In de tram was het snikheet, trambestuurders hadden vaker de neiging om de verwarming hoger te zetten als het regende bedacht Gerrit zich. In lijn 6 hing de weeïge geur van natte jassen. Gelukkig hoefde hij nog maar vier haltes mee.
Naast hem zat een Surinaamse vrouw met haar boodschappen op schoot. Haar dochter had haar plek aan Gerrit afgestaan. Een van de weinige voordelen van ouder worden vond hij. Iets verderop zat Hans met wie hij samen naar de wedstrijd ging. Hans zat in zijn krant te lezen en keek af en toe naar buiten.
Door de natte ramen van de tram had de buitenwereld iets surreëel. De neonreclames op de gevels werden door de regendruppels vervormd tot onleesbare kreten. Dit deel van de stad kende Gerrit erg goed. Zijn vader was hier opgegroeid en zijn opa en oma hadden er hun hele leven gewoond. De winkeltjes waren hetzelfde gebleven. Nog steeds zat er een schoenmaker en een groenteboer op het pleintje waar ze uit moesten stappen. Alleen waren de uitbaters nu allemaal van buitenlandse afkomst.

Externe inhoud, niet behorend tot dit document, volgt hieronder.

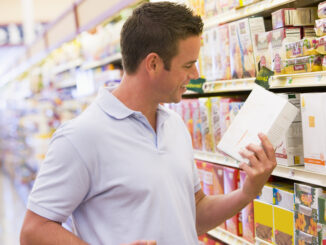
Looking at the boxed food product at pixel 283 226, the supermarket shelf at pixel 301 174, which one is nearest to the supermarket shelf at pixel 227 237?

Bijna alle kroegen waren verdwenen en vervangen voor theehuizen. Alleen Café de Ridder had de culturele verschuiving in deze buurt overleefd. Hans en Gerrit stapten naar binnen en namen plaats aan de bar. Naarmate de wedstrijd dichterbij kwam werd het drukker en drukker. De kroeg werd voornamelijk bevolkt door supporters van de club uit dit deel van de stad. Zij hadden Café de Ridder als uitvalsbasis.
Beetje bij beetje druppelden ook fans binnen van Gerrit zijn club. Eerst wat oudere fans en daarna de jongere generatie. Nergens zag je aan hen voor welke club ze waren. Ze leken bijna allemaal wel hetzelfde uniform aan te hebben. Zwarte jassen en petjes. Of ze echt veel plezier aan het bezoeken van wedstrijden hadden waagde Gerrit te betwijfelen. Het was allemaal zo serieus.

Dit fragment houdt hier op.